Wednesday, June 3, 2009

On Literature & Modern Writing Perfections

Long before I first sat down to write Armageddon, I had come to the conclusion that, while there was a great deal of fantasy out in the world, I had come across very little fantasy literature that had been written in the past several decades. Now when I classify something as literary, I tend to exemplify it with the use of simile, metaphor, and a greater use of narrative that falls outside of the characters' own limited perspective. Is that a correct classification? Who can say. I've seen a few places discuss the topic of "literary" writing vs. simple "prose", but it all seems a bit vague to me. I would love to hear those more educated on the topic make any comment upon the subject.

After making this determination about fantasy however, I decided that I wanted to read books that were no longer being written regularly and moreover, no longer being published.
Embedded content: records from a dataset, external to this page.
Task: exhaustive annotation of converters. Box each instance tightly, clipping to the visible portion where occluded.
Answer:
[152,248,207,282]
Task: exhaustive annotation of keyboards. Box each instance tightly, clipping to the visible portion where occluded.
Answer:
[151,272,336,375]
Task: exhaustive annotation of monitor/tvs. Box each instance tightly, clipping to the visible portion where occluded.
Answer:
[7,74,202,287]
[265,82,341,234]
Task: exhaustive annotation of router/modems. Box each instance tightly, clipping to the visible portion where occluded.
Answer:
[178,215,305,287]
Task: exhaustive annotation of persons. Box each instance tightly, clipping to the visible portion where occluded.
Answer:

The writing itself surely exists out there, but I believe that with the "advances" in writing methods, and the changes in the english language that have happened over the centuries, the publishing and writing business as a whole seem to have bought into these new writing perfections.

The perfections themselves make perfect sense to me, of course, but they somehow loose that flavor that exists in the writings of old by putting them into play. Some of these perfections include the concept of "show don't tell" and "keep perspective limited to a single individual" and "a comma can work just as well as a semicolon." You, I'm sure, can name many more concepts learned by modern writers when they are told what kinds of books sell.

No, what I wanted for my own writing was a feeling that someone was telling me a fairy tale; a feeling that someone ancient and learned was speaking to the children around the fire in his wisened and mesmerizing voice. And though I didn't wholly want the story to be "told" in this fashion (I understand the concept of show don't tell, I did say they make perfect sense, didn't I?) I did want that feeling that I believe should accompany all true fantasy writing. I am a strong believer that science fiction and fantasy should never be written with the same style.

Don't get me wrong. I enjoy many of today's fantasy novels to a certain degree. I appreciate new classifications like "Urban Fantasy," which help me to determine what to expect very quickly, and make me feel better about counting it as fantasy. I simply wish that there were more books out there that were written without being afraid of the semicolon, and without the need to stick me inside someone's head and let me listen to them babble their thoughts back and fourth with themselves the whole book, and without brilliant narrative that's filled with poetic language that makes one's heart say "Yes! Now that is an epic!"